(Stored dataset items)
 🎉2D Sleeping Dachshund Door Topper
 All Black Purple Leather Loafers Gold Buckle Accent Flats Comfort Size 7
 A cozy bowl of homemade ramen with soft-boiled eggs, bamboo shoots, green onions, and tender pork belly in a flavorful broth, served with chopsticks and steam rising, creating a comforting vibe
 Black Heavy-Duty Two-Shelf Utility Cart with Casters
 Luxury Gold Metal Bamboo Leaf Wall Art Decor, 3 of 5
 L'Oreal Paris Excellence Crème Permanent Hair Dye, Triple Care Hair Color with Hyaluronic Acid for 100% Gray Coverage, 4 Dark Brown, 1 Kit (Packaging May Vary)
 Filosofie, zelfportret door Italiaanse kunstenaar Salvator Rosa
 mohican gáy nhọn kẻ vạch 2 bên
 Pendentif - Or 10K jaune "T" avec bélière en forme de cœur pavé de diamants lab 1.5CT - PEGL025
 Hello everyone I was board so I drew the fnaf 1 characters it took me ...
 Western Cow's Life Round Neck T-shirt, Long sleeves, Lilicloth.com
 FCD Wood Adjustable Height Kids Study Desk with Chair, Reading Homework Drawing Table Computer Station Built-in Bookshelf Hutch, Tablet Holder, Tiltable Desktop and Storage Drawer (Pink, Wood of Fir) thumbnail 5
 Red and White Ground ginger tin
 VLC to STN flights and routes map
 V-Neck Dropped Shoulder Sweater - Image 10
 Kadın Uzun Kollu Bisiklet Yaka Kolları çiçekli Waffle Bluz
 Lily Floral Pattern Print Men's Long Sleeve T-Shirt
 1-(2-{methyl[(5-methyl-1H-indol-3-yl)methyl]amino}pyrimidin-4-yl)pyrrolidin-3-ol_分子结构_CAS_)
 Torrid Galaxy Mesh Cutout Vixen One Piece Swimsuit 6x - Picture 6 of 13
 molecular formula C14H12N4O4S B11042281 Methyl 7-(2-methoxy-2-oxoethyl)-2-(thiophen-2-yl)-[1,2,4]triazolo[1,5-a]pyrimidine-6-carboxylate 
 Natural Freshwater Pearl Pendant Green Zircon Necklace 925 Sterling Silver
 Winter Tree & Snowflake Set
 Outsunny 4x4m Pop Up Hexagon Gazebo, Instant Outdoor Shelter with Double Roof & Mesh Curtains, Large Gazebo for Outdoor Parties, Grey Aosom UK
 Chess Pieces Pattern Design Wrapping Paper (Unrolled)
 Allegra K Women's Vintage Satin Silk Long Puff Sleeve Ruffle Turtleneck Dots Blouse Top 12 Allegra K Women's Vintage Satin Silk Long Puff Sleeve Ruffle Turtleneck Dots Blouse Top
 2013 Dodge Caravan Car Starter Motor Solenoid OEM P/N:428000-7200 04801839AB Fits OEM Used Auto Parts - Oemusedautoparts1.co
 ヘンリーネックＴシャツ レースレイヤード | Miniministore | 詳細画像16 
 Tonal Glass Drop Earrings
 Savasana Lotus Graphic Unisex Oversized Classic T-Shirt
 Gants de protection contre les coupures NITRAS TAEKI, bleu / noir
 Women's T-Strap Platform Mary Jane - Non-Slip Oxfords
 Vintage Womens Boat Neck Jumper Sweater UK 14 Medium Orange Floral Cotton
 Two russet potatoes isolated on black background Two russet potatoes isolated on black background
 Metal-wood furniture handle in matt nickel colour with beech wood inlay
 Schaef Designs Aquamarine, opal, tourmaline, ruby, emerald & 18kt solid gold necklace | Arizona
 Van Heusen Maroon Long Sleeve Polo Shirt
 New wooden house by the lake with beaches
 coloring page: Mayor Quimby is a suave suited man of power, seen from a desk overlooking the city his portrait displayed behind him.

## Your instructions
Every line in the data that holds "Pattern" should be copied out.

## Answer space
 Lily Floral Pattern Print Men's Long Sleeve T-Shirt
 Chess Pieces Pattern Design Wrapping Paper (Unrolled)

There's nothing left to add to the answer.